Tu laisses tes sens t’emporter, ses mains sur tes hanches, les tiennes glissées contre son dos, tu laisses sa chaleur venir te réchauffer, t’envelopper, t’embaumer. Tu te perds dans ces sensations, tu te noies, mais pour une fois tu n’étouffes. Tu ne sais pas vraiment dans quoi tu te lances, tu serais probablement plus à l’aise dans un débat entre les différents leaders de Rome que dans cette situation que tu ne maîtrises pas – mais tu t’en moques. Tu te laisses emporter, tu t’accordes de vivre, et peut-être que tu en as besoin, peut-être que ça t’ouvrira de nouvelles portes. Tu n’en sais rien, et tu t’en fiches, tu savoures. Après des mois à fuir, à courir de l’autre côté lorsque tu apercevais ne serait-ce que l’ombre d’Ezeckiel, tu profites de l’avoir si près, de pouvoir le sentir contre toi, d’avoir le droit de le sentir ainsi. « Peut-être que j’apprécie de te voir ainsi vulnérable. » L’ironie est palpable dans tes mots, vous avez tous les deux conscience qu’Ezeckiel est loin d’être vulnérable, mais tu dois admettre que tu apprécies l’idée de l’avoir à ta merci après tout ce qu’il t’a fait subir.

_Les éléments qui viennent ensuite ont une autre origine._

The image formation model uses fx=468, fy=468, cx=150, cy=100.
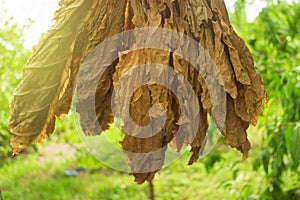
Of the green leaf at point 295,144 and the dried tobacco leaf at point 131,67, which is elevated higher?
the dried tobacco leaf at point 131,67

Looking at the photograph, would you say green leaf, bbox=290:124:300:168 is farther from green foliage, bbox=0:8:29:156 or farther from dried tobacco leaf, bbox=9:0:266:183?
green foliage, bbox=0:8:29:156

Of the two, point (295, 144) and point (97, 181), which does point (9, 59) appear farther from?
point (97, 181)

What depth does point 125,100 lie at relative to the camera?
0.59 meters

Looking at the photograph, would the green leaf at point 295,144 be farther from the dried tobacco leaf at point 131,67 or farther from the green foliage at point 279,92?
the dried tobacco leaf at point 131,67

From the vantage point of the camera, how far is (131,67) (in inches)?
22.6

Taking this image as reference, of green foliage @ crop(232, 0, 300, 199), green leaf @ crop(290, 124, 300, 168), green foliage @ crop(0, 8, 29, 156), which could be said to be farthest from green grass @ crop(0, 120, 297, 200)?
green leaf @ crop(290, 124, 300, 168)

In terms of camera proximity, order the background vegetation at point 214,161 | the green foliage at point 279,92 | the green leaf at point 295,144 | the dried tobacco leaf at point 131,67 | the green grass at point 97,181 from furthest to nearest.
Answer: the green grass at point 97,181, the background vegetation at point 214,161, the green foliage at point 279,92, the green leaf at point 295,144, the dried tobacco leaf at point 131,67

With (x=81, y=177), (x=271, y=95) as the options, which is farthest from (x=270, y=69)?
(x=81, y=177)

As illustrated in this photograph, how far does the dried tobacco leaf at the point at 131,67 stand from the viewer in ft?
1.90

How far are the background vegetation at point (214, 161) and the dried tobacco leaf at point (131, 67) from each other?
849mm

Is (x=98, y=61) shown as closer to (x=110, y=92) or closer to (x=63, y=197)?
(x=110, y=92)

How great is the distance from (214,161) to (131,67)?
1435 millimetres

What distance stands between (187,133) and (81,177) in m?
3.41

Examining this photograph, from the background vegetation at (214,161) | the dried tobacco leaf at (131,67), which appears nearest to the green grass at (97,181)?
the background vegetation at (214,161)
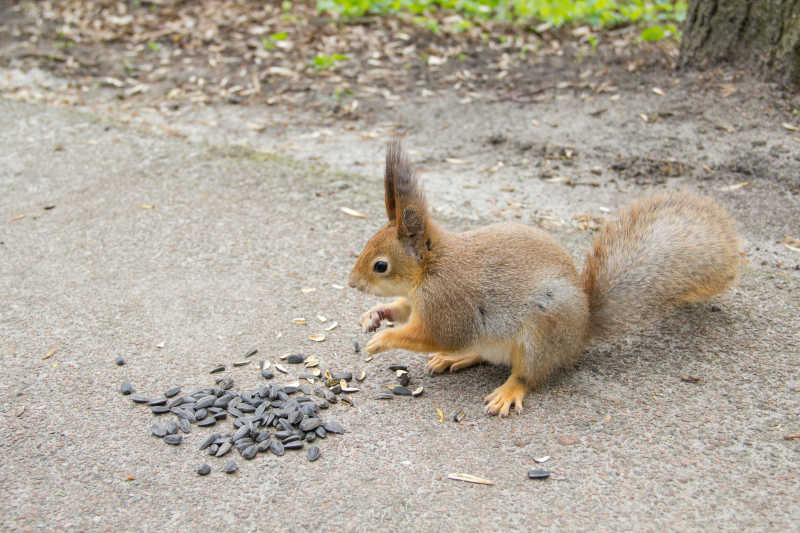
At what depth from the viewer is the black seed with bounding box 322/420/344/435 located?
2363 mm

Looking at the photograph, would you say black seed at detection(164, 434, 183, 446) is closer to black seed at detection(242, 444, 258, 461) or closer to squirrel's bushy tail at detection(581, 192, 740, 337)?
black seed at detection(242, 444, 258, 461)

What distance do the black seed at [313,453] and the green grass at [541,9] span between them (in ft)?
16.9

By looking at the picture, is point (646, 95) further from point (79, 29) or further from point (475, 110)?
point (79, 29)

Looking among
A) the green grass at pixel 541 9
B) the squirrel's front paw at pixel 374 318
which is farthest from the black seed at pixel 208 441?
the green grass at pixel 541 9

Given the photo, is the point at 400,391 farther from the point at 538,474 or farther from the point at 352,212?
the point at 352,212

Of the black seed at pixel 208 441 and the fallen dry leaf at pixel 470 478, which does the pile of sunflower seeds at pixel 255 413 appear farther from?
the fallen dry leaf at pixel 470 478

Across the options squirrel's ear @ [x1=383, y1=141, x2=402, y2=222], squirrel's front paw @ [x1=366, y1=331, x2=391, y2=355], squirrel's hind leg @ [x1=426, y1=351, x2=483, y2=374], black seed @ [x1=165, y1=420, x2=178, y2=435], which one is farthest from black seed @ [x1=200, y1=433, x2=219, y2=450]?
squirrel's ear @ [x1=383, y1=141, x2=402, y2=222]

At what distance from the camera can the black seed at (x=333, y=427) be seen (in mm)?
2363

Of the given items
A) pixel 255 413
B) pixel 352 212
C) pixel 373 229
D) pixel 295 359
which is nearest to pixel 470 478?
pixel 255 413

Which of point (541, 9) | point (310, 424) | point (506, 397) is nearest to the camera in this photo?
point (310, 424)

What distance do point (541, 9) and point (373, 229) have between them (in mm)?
3792

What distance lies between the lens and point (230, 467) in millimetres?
2191

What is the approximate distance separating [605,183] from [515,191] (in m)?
0.52

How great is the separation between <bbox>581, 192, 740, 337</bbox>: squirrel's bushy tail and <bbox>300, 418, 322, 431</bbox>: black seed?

Je ne suis pas romantique. Tu éclates de rire à ses mots, secouant légèrement la tête. « Merci de préciser, je ne m’en serais jamais douté. Je pensais pourtant que stalker quelqu’un était la plus grande des formes de romantisme. » Oui, ce n’est pas parce que tu as cédé, que tu te laisses aller, que tu vas oublier pour autant, ni le laisser tranquille. Tu sens, au contraire, qu’au lieu de le fuir et de l’ignorer, tu vas adorer le taquiner, le chercher, le piquer… oh que tu as hâte. Le mot rencard te fait te mordre les lèvres pensivement, c’est clairement là que tu te sens le moins à l’aise avec l’ensemble de la situation. Tu te sens comme l’âge que tu sembles avoir, comme les vingt-sept ans que ton visage affiche, mais tu n’as jamais vraiment eu, parce qu’il y a plus d’un siècle, rien ne ressemblait à ce que tu vis aujourd’hui, tout était fondamentalement différent, même avec Jade, surtout avec Jade. Mais tu es prêt à essayer, à plonger dans l’inconnu, pour Ezeckiel, pour cet homme qui chamboule ton monde entier. « Oui. Oui, ça me dirait d’avoir une soirée avec toi. Dans un endroit normal. » Normal selon tes critères et tes standards, évidemment. Et non, tu n’utiliseras pas le mot rencard, pas alors qu’il sonne aussi étrangement à tes oreilles. Avant que ton esprit ne s’éloigne vers ce futur rendez-vous qui n’est pas encore calé, tu resserres tes bras autour d’Ezeckiel, inspire l’odeur musquée qu’il exsude et qu’il te fascine. « Oui, reste. » Et tu ne t’es pas senti aussi apaisé depuis bien des années.